糖質制限はこの科学的思考を主軸にしています。最新の科学で手に入れた情報を元に物事を判断している為、現代のように常識を変える事に対してスピード感の無い状況である事が少し理解を阻んでいます。

また糖質制限は最新の科学が生み出した割と新しい理論です。その為、研究が進んでこれ以上は大きな変化が起こらないだろうという領域まで掘り下げられていません。

この段階では常識として浸透させるという事は困難です。人類の生活は今や数学者や研究者を除いて常識的思考が主軸になっているからです。

今まで信じてきた当たり前の事を否定する事ほどエネルギーの必要なものもありません。

ですが、常識に寄りかかっていると糖質制限の理解を見逃してしまうわけです。

従来のダイエットは常識的思考を主に

従来のダイエットは糖質制限とは逆で常識的思考を主軸にしています。

当たり前のものを手放すのは非常に難しいという言葉通り、多くのヒトは糖質制限をこの常識的思考から理解しようとします。ここで糖質制限への理解が阻まれるわけです。

常識として浸透していない最新の科学的事実を、一般的に普及している常識で理解しようとすると無理が出てきます。

こういった事態は色々な場面で起こりますが、分かりやすいものだと「最近の若いモンは……」ってやつではないでしょうか。これもまた自分達と常識がかけ離れているから理解しがたいという感情の表れですね。

これってつまり若者とこの世代とで「最新の科学」が異なるから起こります。常識は勘違いを大規模な集団が同時に起こしている状態というのはこういう事です。
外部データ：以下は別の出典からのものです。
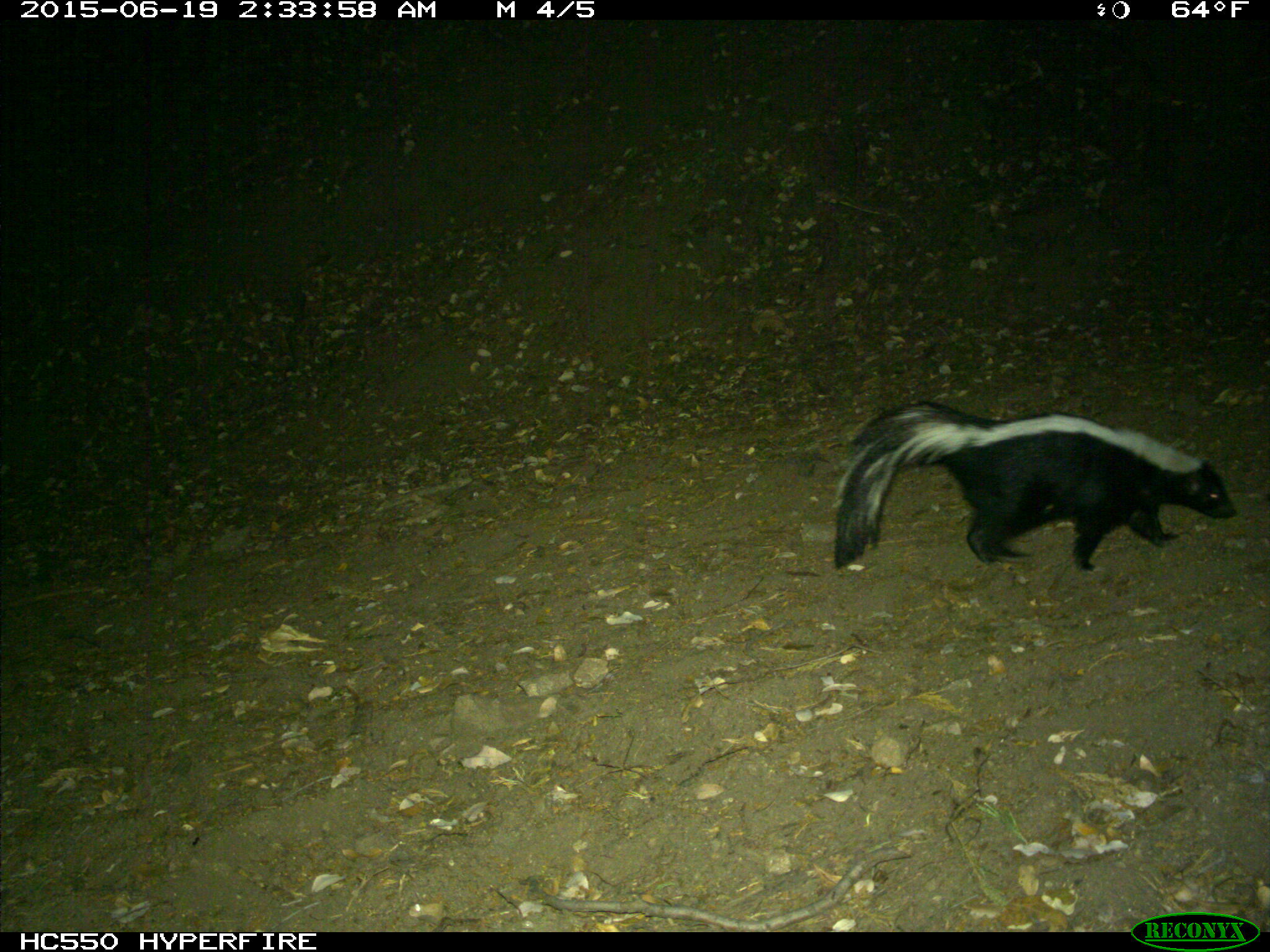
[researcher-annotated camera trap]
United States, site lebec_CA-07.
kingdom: Animalia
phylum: Chordata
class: Mammalia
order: Carnivora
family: Mephitidae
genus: Mephitis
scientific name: Mephitis mephitis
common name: striped skunk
Mephitis mephitis (striped skunk).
それが本当に普遍的な価値観を持って常識になっているのであれば世代間のギャップなんて存在するはず無いですから。

まとめます

人類は常識的思考と科学的思考の2つの思考軸で進化を遂げてきましたが、現代が常識が最新の科学を適用できなくなってきている事が問題になっています。

常識を疑う必要のある科学に対して、常識の面から理解しようとするからおかしくなります。
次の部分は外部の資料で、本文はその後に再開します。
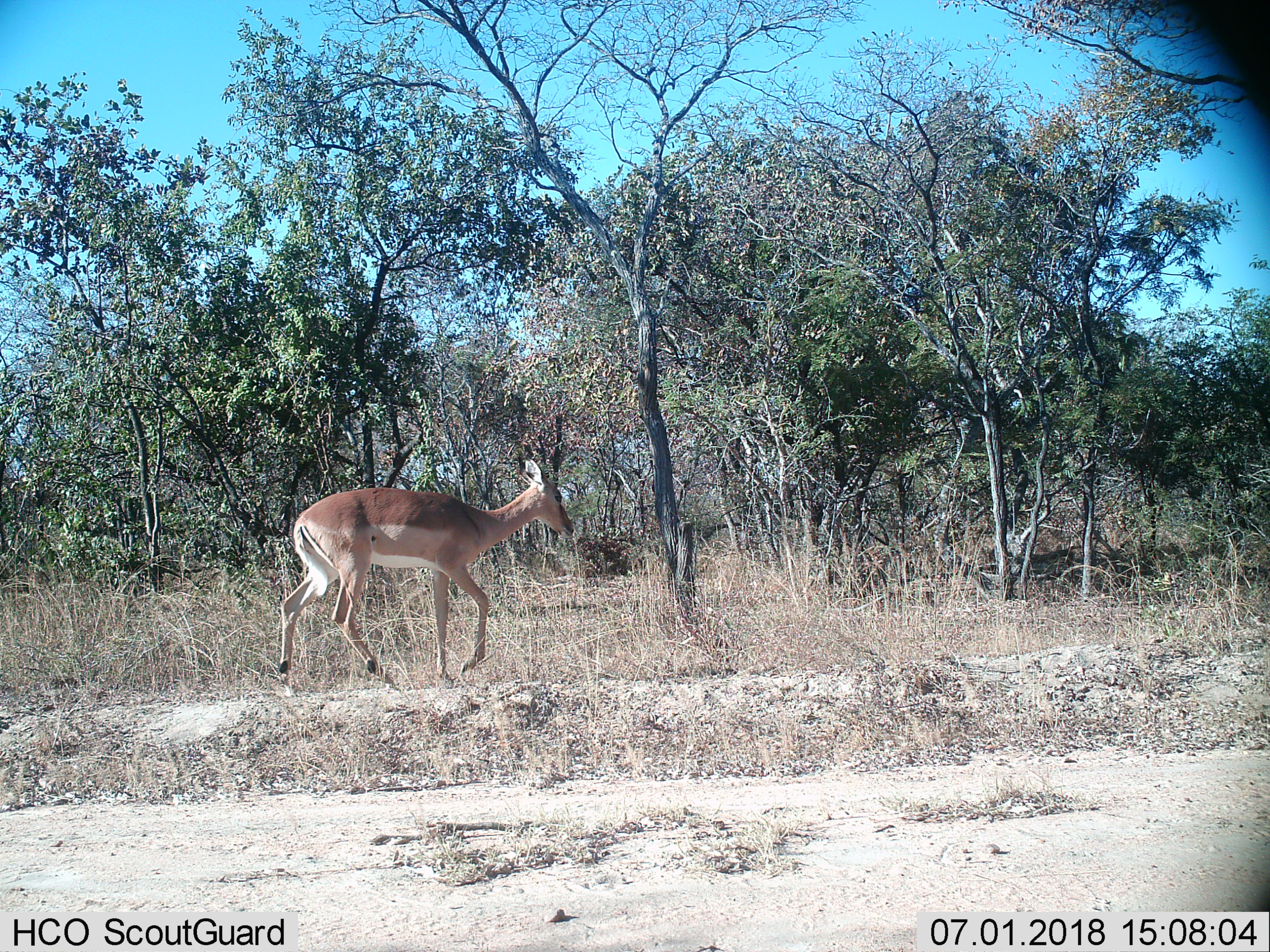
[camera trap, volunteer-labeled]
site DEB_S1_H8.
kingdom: Animalia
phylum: Chordata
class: Mammalia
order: Artiodactyla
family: Bovidae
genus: Aepyceros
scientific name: Aepyceros melampus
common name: impala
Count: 1.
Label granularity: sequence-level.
科学を常識として広める手段として科学的思考だけで何とかしようとするから、あまり誰にも理解されずに浸透していかないなんて事態になります。

大事なのはこの2つの思考軸をきちんと持っていることと、問題解決の内容毎にどちらの思考が適しているのかを考える事です。

最後まで読んでいただき、いつもありがとうございます。